Of the posts that were up for election, chavismo (Gran Polo Patriotico-GPP: the United Socialist Party of Venezuela-PSUV and its allies) has won 19 governorships and the opposition three: Cojedes, Nueva Esparta and the strategic Zulia (home of important oil deposits, the most populated of the country and bordering Colombia), a significant loss for chavismo. However, while the PSUV has forged new and young regional leaderships and consolidated the existing ones, the opposition only wins with veteran politicians and fails with almost all its young candidates, linked to violence and subject to Washington’s orders. Only those seen as supporters of the electoral path have managed, if not to impose themselves against Chavismo, at least to overcome the candidates of hatred.   Meanwhile, in a close race, the definition of the Governorship of Barinas, Chavez’ home state and therefore symbolic, is imminent. The GPP conquered 205 of the 322 mayoralties already awarded by the NEC and 117 were won by the opposition. It is certain that most of the municipal and state council memberships will go to Chavism.

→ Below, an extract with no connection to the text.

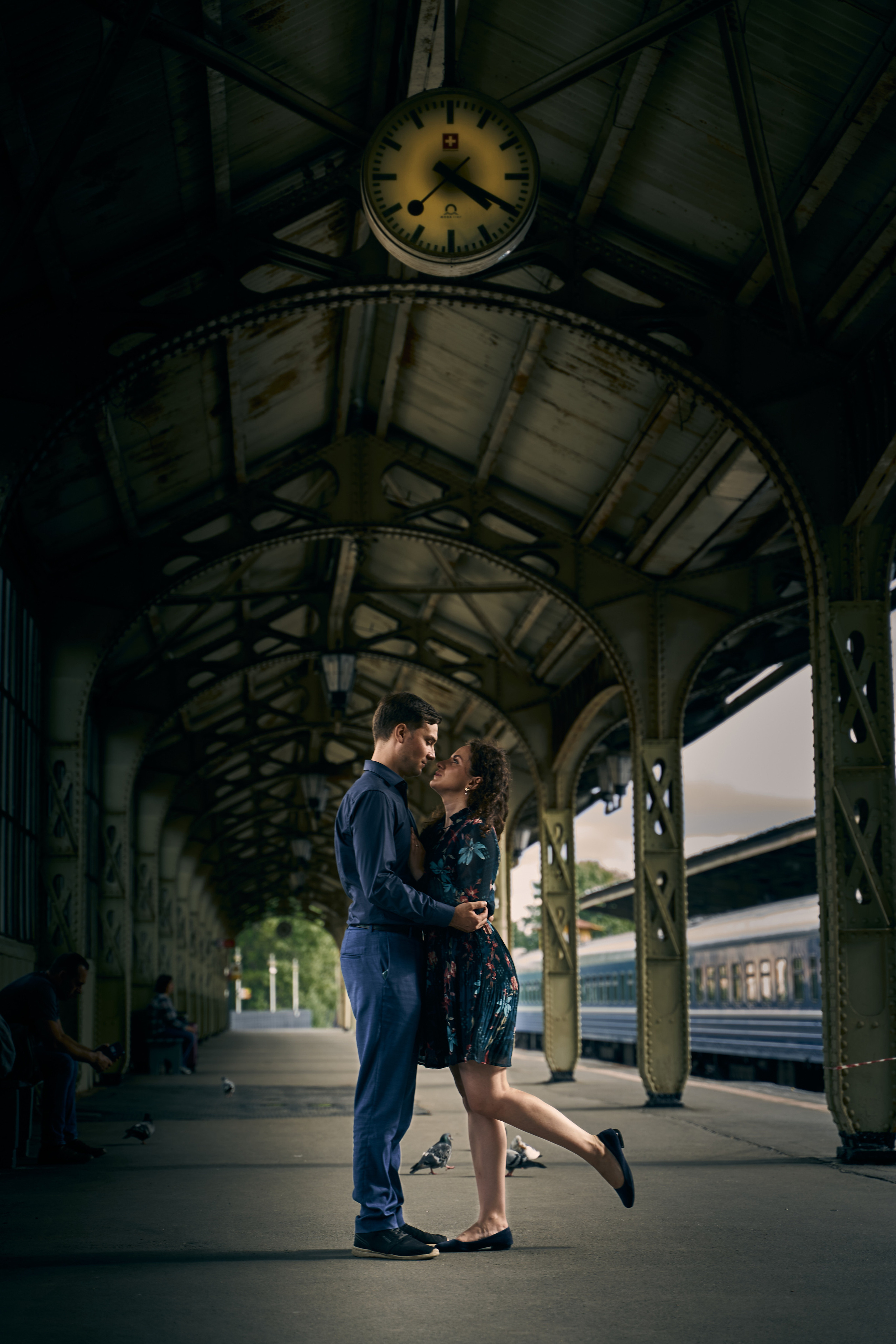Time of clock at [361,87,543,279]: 4:19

It is worth mentioning that the PSUV will win 9 of the ten most important mayoralties in the country. Among them, the very important Libertador municipality in Caracas, one of the most important elective posts of national transcendence, where the magnificent candidate Carmen Meléndez amply surpassed the sum of the votes of all the opposition candidates, accumulating 360,369. This shows that not everywhere the opposition, “if it had competed united”, would have won, an absurd hypothesis in any case, since the “if it had” considers a static, linear reality, which is not how politics behaves. It does not take into account, furthermore, that the grievances, hatreds, jealousies and personal antagonisms that poison the Venezuelan opposition make the hypothesis of a unification unfeasible for the time being, a situation aggravated by the policy imposed by the US, which is bound to get worse as long as Washington, despite having given the go-ahead to the elections, despite having given the green light to compete, albeit very late, to the extremist opposition, has just recently returned to support the non-existent “interim” government of Guaidó through the mouth of Secretary of State Tony Blinken, an attitude that shows the distancing from the prevailing reality in the White House. For it is not only about Venezuela, it would seem a pathology that prevents him from distinguishing between reality and his desires, whether in Cuba, in Syria, in the Taiwan Strait or the Black Sea.

The election of November 21 is a great victory for the Venezuelan people and the revolutionary and popular forces of Latin America and the Caribbean. Whether the US and the European Union like it or not, it further strengthens the leadership of President Nicolás Maduro, the international prestige of Venezuela and leaves no room for blockade and regime change policies, which, sooner rather than later, will have to change.